The battery-friendly processor is powerful enough to help you run multiple heavy operations at once, without any hiccups. In terms of memory, the Yoga 500 comes with 4GB DDR3L RAM, which is soldered to the motherboard, so there is no room for upgrade. 4Gb of RAM is adequate to run most applications and every day tasks, but it is not enough and not recommended for things like photoshop or even gaming.

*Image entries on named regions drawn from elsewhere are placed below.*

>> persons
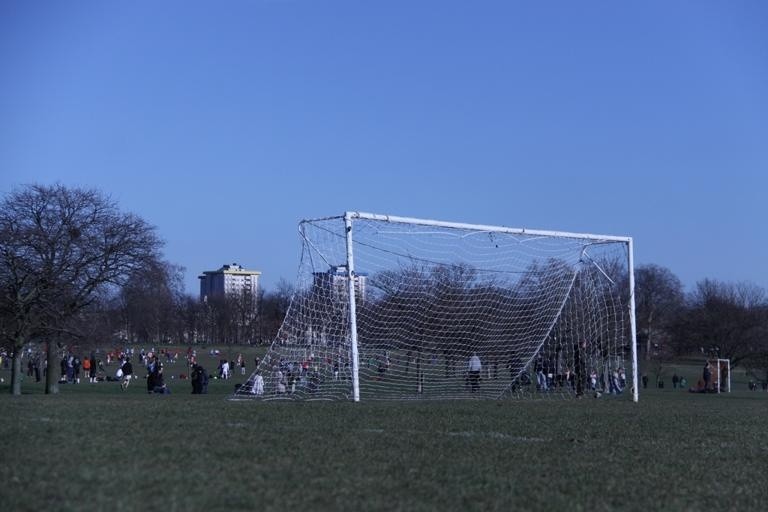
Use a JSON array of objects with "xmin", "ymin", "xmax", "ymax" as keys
[
  {"xmin": 376, "ymin": 350, "xmax": 626, "ymax": 398},
  {"xmin": 702, "ymin": 362, "xmax": 711, "ymax": 391},
  {"xmin": 748, "ymin": 380, "xmax": 754, "ymax": 389},
  {"xmin": 642, "ymin": 373, "xmax": 688, "ymax": 389},
  {"xmin": 2, "ymin": 345, "xmax": 353, "ymax": 395}
]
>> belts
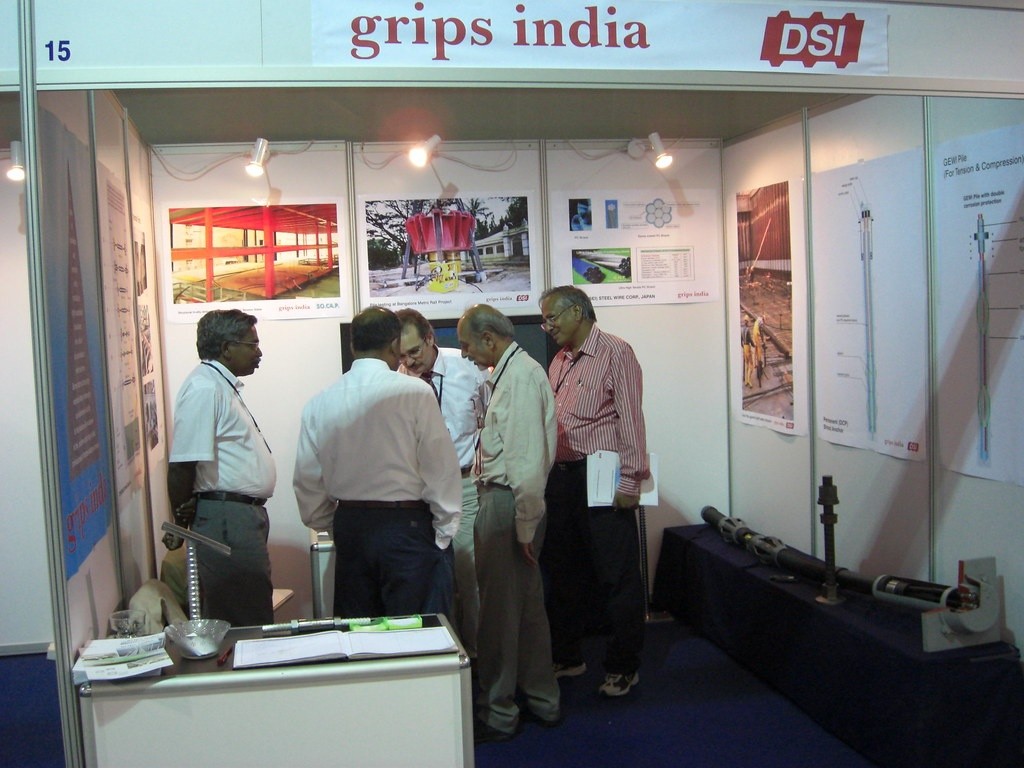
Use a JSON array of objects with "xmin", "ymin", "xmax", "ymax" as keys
[
  {"xmin": 461, "ymin": 464, "xmax": 474, "ymax": 475},
  {"xmin": 337, "ymin": 500, "xmax": 427, "ymax": 509},
  {"xmin": 196, "ymin": 490, "xmax": 267, "ymax": 507},
  {"xmin": 552, "ymin": 458, "xmax": 586, "ymax": 471}
]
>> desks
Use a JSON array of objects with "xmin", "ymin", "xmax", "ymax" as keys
[{"xmin": 79, "ymin": 612, "xmax": 473, "ymax": 768}]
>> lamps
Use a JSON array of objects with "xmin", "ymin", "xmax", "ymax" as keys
[
  {"xmin": 245, "ymin": 138, "xmax": 270, "ymax": 178},
  {"xmin": 627, "ymin": 132, "xmax": 673, "ymax": 168},
  {"xmin": 408, "ymin": 134, "xmax": 442, "ymax": 168}
]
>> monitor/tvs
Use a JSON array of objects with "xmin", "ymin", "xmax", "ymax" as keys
[{"xmin": 340, "ymin": 315, "xmax": 562, "ymax": 381}]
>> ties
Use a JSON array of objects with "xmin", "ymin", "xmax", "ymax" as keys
[{"xmin": 421, "ymin": 371, "xmax": 438, "ymax": 399}]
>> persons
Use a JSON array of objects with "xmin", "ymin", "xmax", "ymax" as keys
[
  {"xmin": 393, "ymin": 309, "xmax": 491, "ymax": 680},
  {"xmin": 292, "ymin": 306, "xmax": 463, "ymax": 621},
  {"xmin": 540, "ymin": 286, "xmax": 649, "ymax": 696},
  {"xmin": 163, "ymin": 309, "xmax": 277, "ymax": 626},
  {"xmin": 753, "ymin": 315, "xmax": 766, "ymax": 368},
  {"xmin": 739, "ymin": 315, "xmax": 756, "ymax": 390},
  {"xmin": 457, "ymin": 303, "xmax": 560, "ymax": 743}
]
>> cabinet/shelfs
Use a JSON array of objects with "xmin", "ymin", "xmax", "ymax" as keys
[{"xmin": 653, "ymin": 523, "xmax": 1024, "ymax": 768}]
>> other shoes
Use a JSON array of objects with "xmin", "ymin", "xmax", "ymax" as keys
[
  {"xmin": 519, "ymin": 705, "xmax": 557, "ymax": 729},
  {"xmin": 474, "ymin": 717, "xmax": 511, "ymax": 744}
]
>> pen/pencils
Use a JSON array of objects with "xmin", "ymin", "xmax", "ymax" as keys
[
  {"xmin": 578, "ymin": 379, "xmax": 581, "ymax": 386},
  {"xmin": 218, "ymin": 646, "xmax": 232, "ymax": 664},
  {"xmin": 470, "ymin": 399, "xmax": 476, "ymax": 410}
]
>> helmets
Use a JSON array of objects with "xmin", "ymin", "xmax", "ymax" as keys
[{"xmin": 745, "ymin": 315, "xmax": 749, "ymax": 322}]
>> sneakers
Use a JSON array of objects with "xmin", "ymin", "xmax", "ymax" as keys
[
  {"xmin": 599, "ymin": 669, "xmax": 639, "ymax": 697},
  {"xmin": 552, "ymin": 657, "xmax": 587, "ymax": 677}
]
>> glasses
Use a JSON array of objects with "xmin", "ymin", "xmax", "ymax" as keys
[
  {"xmin": 228, "ymin": 339, "xmax": 259, "ymax": 351},
  {"xmin": 540, "ymin": 303, "xmax": 575, "ymax": 331},
  {"xmin": 398, "ymin": 338, "xmax": 426, "ymax": 364}
]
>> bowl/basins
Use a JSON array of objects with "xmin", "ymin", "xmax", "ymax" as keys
[
  {"xmin": 109, "ymin": 610, "xmax": 146, "ymax": 638},
  {"xmin": 164, "ymin": 619, "xmax": 231, "ymax": 659}
]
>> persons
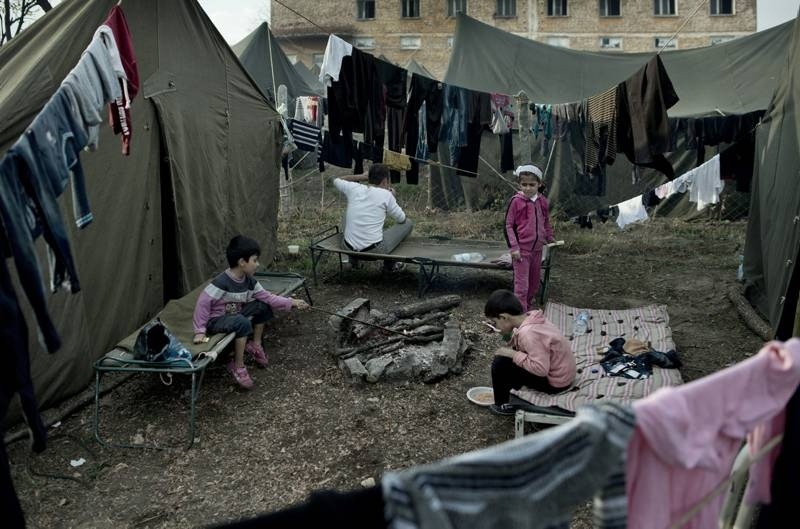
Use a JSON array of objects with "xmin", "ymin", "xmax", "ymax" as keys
[
  {"xmin": 505, "ymin": 164, "xmax": 554, "ymax": 314},
  {"xmin": 333, "ymin": 163, "xmax": 414, "ymax": 259},
  {"xmin": 483, "ymin": 290, "xmax": 577, "ymax": 415},
  {"xmin": 192, "ymin": 236, "xmax": 310, "ymax": 389}
]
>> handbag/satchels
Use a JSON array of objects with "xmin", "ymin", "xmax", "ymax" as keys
[{"xmin": 133, "ymin": 317, "xmax": 192, "ymax": 363}]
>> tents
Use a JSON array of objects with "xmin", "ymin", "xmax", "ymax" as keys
[
  {"xmin": 230, "ymin": 20, "xmax": 441, "ymax": 170},
  {"xmin": 432, "ymin": 10, "xmax": 800, "ymax": 210},
  {"xmin": 743, "ymin": 10, "xmax": 800, "ymax": 339},
  {"xmin": 0, "ymin": 1, "xmax": 280, "ymax": 445}
]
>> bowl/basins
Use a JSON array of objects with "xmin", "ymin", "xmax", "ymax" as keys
[{"xmin": 288, "ymin": 245, "xmax": 299, "ymax": 254}]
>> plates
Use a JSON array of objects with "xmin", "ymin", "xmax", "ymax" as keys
[{"xmin": 467, "ymin": 386, "xmax": 495, "ymax": 406}]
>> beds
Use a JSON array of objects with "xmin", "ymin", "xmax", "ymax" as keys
[
  {"xmin": 95, "ymin": 269, "xmax": 312, "ymax": 450},
  {"xmin": 310, "ymin": 225, "xmax": 555, "ymax": 306},
  {"xmin": 514, "ymin": 301, "xmax": 685, "ymax": 441}
]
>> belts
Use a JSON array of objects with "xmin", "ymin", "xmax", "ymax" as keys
[{"xmin": 344, "ymin": 239, "xmax": 381, "ymax": 253}]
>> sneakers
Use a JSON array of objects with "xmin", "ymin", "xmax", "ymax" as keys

While most of the latest notebooks are expected to house an SSD storage, the budget-friendly tag of the Yoga 500 restricts it to a 1TB HDD storage that runs at 5400 RPM, which is quite disappointing. The graphic capability of the notebooks is rather limited to the on-board Intel HD Graphics 520, which supports 3D applications, but not suitable for gaming.

Pros:

• Robust build quality with solid hinges to support the 4 different layouts.
• Powerful processor and quality hardware.
• Premium notebook at an affordable price.
• High contrast and decent viewing angles.

Cons:

• Too heavy to be used as a portable tablet.
• No maintenance hatch making upgrades impossible and a non-removable battery.

The Final Verdict

What makes a convertible better than any run of the mill tablet is the added firepower that only a laptop can provide, and the Lenovo Yoga 500 does exactly that. Admittedly, the Yoga 500 is not the most eye-catching hybrid around, but it is among the most budget-friendly ones currently available in Australia, with plenty of performance oriented hardware fitted inside.

The low brightness of the screen is a concerning factor, which limits its use to being indoors, and the Yoga 500 does not feel very “tablet-like” when folded all the way back. A lack of an SSD storage drive is another major drawback. However, the Lenovo Yoga 500 is one of the few choices out there for those who are looking for a 14″ convertible laptop on a tight budget.